With the records in front of you, set every one of them down exactly.

Stored data ▸
────────────────────────────────────────

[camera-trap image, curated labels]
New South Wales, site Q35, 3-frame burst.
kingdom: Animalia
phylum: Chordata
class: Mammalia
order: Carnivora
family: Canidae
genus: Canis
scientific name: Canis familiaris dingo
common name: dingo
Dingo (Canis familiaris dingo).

────────────────────────────────────────

Result of this exercise ▸
[camera-trap image, curated labels]
New South Wales, site Q35, 3-frame burst.
kingdom: Animalia
phylum: Chordata
class: Mammalia
order: Carnivora
family: Canidae
genus: Canis
scientific name: Canis familiaris dingo
common name: dingo
Dingo (Canis familiaris dingo).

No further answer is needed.